An exact copy of the listing below is needed, with no pictures in it.

┄┄┄┄┄┄┄┄┄┄┄┄┄┄┄┄┄┄┄┄

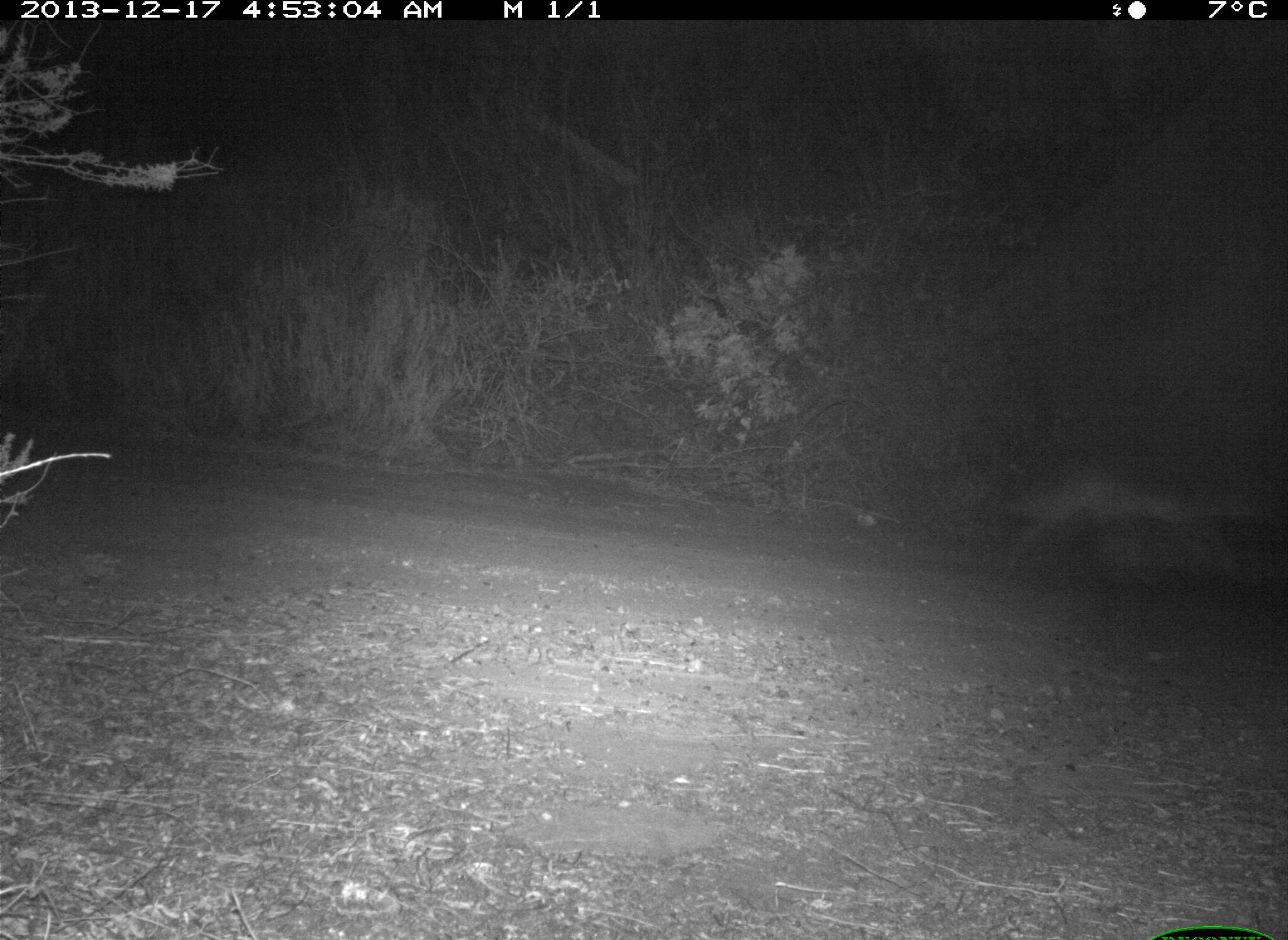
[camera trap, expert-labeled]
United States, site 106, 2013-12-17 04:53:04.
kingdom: Animalia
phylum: Chordata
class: Mammalia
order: Carnivora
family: Canidae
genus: Canis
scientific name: Canis latrans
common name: coyote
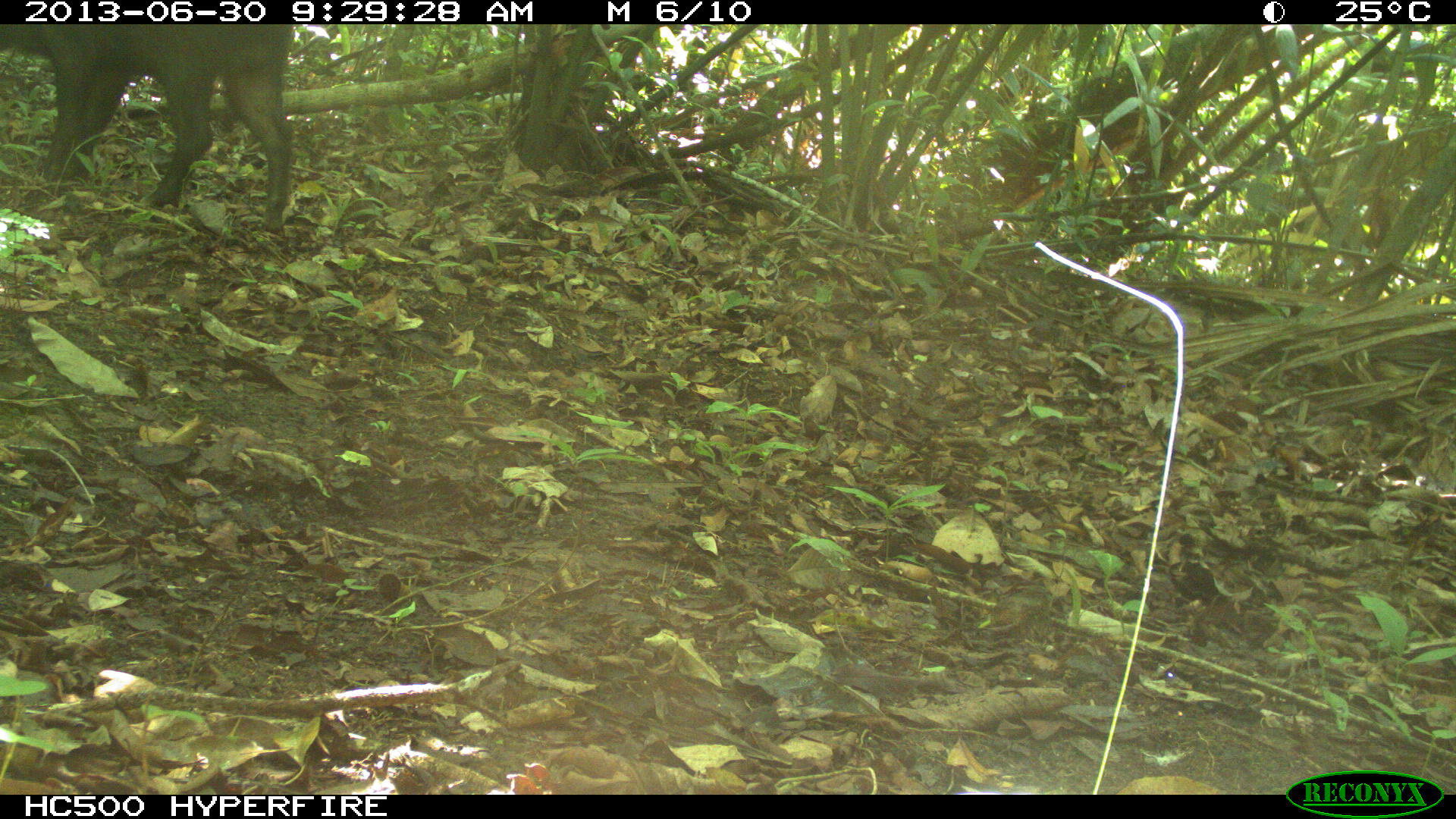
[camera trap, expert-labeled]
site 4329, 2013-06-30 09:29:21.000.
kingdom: Animalia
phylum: Chordata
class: Mammalia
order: Artiodactyla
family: Tayassuidae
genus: Tayassu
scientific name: Tayassu pecari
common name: white-lipped peccary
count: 5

┄┄┄┄┄┄┄┄┄┄┄┄┄┄┄┄┄┄┄┄

> _EXERCISE ANSWER_
[camera trap, expert-labeled]
United States, site 106, 2013-12-17 04:53:04.
kingdom: Animalia
phylum: Chordata
class: Mammalia
order: Carnivora
family: Canidae
genus: Canis
scientific name: Canis latrans
common name: coyote
[camera trap, expert-labeled]
site 4329, 2013-06-30 09:29:21.000.
kingdom: Animalia
phylum: Chordata
class: Mammalia
order: Artiodactyla
family: Tayassuidae
genus: Tayassu
scientific name: Tayassu pecari
common name: white-lipped peccary
count: 5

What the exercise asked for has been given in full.